▸ **Task instructions**
A – Answer these questions from the cross-examination transcript:
(i) What is the officer's first name?
(ii) What tool was the officer using in the body worn camera scene?
(iii) What does the officer say he did, instead of laughing, when that part of the recording was played?
B – Extend the cross-examination transcript past its final question.

▸ **Document section**
Baltimore graffiti

Is it a ledger? Or is it an address book?

Jamison KoehlerTrial Advocacy


Q:     Good morning, Officer.

A:      Good morning, sir.  How you doing?

Q:     Fine, fine.  Thank you.

A:      All right.

Q:     Officer.  Your first name is Steven, right?

A:      Yes.

Q:     Do people call you Stevie?

A:      I am sorry.  You said Stevie?

Q:     Yes.  Stevie.

A:      No, they do not.

Q:     Okay.  When we were watching the body worn camera yesterday, there was a scene – or segment – in which you were using a battering ram, right?

A:      Correct.

Q:     And while you were doing that, we could hear another officer shouting at you, go Stevie, go Stevie, right?

A:      I believe they said, let’s go Steve.  I believe that’s what they said.  I believe.  I’m not 100 percent.

Q:     And when we were watching the body worn camera in court yesterday, I was watching your face and you laughed when we came to that part of the recording, right?  You laughed?

A:      I smiled.

Q:     I see.  So you watch yourself breaking into someone’s home in the early morning, they have a two-year-old child, and you found that funny?

A:      You said I was breaking into their home?  We were executing a search warrant.

Q:     You have a battering ram, and you’re breaking down their door.  It is early morning.  They are sleeping.

A:      I don’t know what they were doing.

Q:     There is a child inside.   It’s your testimony that’s not breaking into their home?

A:      I would say it’s a Court ordered – a Court-issued search warrant.  You’re making an entry into the home by force.  So, yes, we were breaking through the door, but I’m not actually breaking into someone’s house.  

Q:     I see.  And you and your colleagues view this as sort of fun, like a sporting event?  Let’s go, Stevie, right?

Extracted data entries:
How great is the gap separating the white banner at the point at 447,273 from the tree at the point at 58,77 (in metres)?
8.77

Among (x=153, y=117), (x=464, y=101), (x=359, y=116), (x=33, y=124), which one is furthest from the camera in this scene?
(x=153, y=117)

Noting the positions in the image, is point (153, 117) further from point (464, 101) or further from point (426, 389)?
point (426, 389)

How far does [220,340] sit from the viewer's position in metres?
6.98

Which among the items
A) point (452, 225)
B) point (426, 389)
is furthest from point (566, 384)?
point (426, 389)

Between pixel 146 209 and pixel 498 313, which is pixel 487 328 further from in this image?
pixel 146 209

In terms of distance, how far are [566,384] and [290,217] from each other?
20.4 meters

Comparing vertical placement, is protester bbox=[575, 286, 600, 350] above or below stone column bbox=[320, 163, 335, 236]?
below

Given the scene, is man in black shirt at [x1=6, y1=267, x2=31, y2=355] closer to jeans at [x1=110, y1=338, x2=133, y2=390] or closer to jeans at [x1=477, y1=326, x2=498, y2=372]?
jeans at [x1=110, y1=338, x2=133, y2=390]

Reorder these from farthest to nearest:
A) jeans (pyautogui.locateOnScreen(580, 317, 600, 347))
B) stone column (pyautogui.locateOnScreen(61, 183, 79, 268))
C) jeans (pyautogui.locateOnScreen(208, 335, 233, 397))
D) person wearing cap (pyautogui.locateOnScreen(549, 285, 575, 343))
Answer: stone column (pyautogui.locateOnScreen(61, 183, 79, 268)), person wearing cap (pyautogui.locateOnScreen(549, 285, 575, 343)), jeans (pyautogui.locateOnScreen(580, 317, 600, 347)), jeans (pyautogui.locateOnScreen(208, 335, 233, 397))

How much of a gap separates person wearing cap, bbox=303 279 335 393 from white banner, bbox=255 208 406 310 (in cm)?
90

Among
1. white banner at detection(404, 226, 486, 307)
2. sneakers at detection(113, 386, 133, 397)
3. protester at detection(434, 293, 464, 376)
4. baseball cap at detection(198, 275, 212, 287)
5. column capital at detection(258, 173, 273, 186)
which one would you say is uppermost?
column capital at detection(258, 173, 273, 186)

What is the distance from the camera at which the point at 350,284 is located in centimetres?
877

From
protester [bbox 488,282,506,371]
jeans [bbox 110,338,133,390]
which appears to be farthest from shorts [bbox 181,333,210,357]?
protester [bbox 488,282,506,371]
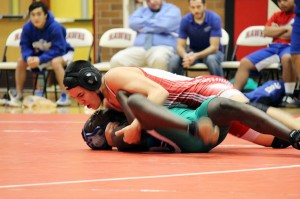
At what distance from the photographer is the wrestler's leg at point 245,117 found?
445 cm

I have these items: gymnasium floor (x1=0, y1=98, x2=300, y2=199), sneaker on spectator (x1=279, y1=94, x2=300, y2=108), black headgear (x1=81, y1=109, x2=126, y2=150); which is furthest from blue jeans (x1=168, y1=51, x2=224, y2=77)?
black headgear (x1=81, y1=109, x2=126, y2=150)

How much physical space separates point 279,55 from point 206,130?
5590 mm

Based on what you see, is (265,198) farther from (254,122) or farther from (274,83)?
(274,83)

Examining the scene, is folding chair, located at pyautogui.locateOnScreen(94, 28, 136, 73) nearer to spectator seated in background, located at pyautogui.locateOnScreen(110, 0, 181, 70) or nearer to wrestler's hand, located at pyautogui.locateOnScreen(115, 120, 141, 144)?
spectator seated in background, located at pyautogui.locateOnScreen(110, 0, 181, 70)

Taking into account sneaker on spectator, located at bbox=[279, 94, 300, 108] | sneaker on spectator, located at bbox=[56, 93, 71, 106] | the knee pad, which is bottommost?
sneaker on spectator, located at bbox=[56, 93, 71, 106]

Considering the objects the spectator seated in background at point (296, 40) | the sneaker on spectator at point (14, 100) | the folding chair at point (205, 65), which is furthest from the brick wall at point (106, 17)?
the spectator seated in background at point (296, 40)

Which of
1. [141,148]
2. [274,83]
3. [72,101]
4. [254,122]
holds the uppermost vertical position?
[254,122]

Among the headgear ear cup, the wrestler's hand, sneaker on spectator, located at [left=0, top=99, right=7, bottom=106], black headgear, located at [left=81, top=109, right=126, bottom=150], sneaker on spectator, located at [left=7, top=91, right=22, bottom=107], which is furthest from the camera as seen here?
sneaker on spectator, located at [left=0, top=99, right=7, bottom=106]

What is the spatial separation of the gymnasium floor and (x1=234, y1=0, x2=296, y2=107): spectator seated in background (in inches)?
150

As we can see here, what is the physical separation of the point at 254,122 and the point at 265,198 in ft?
4.46

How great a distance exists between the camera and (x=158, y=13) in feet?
33.9

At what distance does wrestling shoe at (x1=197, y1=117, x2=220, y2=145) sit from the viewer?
4.40m

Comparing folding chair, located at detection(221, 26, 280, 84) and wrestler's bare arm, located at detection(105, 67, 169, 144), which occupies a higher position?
wrestler's bare arm, located at detection(105, 67, 169, 144)

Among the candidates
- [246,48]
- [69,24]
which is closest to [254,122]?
[246,48]
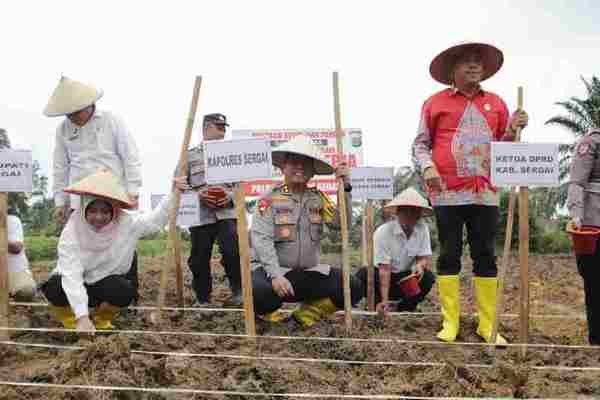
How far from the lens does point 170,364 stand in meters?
2.99

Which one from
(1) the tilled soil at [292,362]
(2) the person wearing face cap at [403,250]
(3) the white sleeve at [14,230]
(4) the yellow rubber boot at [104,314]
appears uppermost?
(3) the white sleeve at [14,230]

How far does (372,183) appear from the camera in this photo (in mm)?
4727

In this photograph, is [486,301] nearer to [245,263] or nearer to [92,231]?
[245,263]

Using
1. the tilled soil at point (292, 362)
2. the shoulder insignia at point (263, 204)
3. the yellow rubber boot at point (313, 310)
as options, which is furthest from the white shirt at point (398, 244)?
the shoulder insignia at point (263, 204)

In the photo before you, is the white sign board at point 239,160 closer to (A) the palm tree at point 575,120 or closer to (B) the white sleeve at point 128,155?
(B) the white sleeve at point 128,155

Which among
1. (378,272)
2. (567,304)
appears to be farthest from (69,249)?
(567,304)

▸ **Results of the exercise**
A –
(i) Steven
(ii) A battering ram
(iii) He smiled.

B –
A:      No.  I was actually laughing because I couldn’t hit the door.  That’s why I was smiling . . .

Q:     Officer, you testified earlier about recovering a so-called ledger from the hamper in the laundry room, right?

A:      Officer Jones found it underneath the hamper in the little room right off the kitchen.

Q:     You are using the word ledger because that suggests some type of business relationship, right?  Maybe some type of illicit business?

A:      I used the word ledger because that was the best word I could think of.  Drug dealers often –

Q:     — Officer.   It was a spiral notebook with addresses and phone numbers on it, right?

A:      Right.

Q:     There were no drug quantities on there, no dollar amounts owed, nothing to indicate that this had anything to do with the sale of drugs, am I right?

A:      I mean, it could be a ledger; it could be something else.  I’m not sure what it was, but that’s why we collected –

Q:     –What do you call a collection of names and telephone numbers?  You call that an address book, right?

A:      It could be considered one.

Q:     Okay.  But in this case, in your mind, it was a ledger, right?

A:      It could have been, yes sir.  It can be.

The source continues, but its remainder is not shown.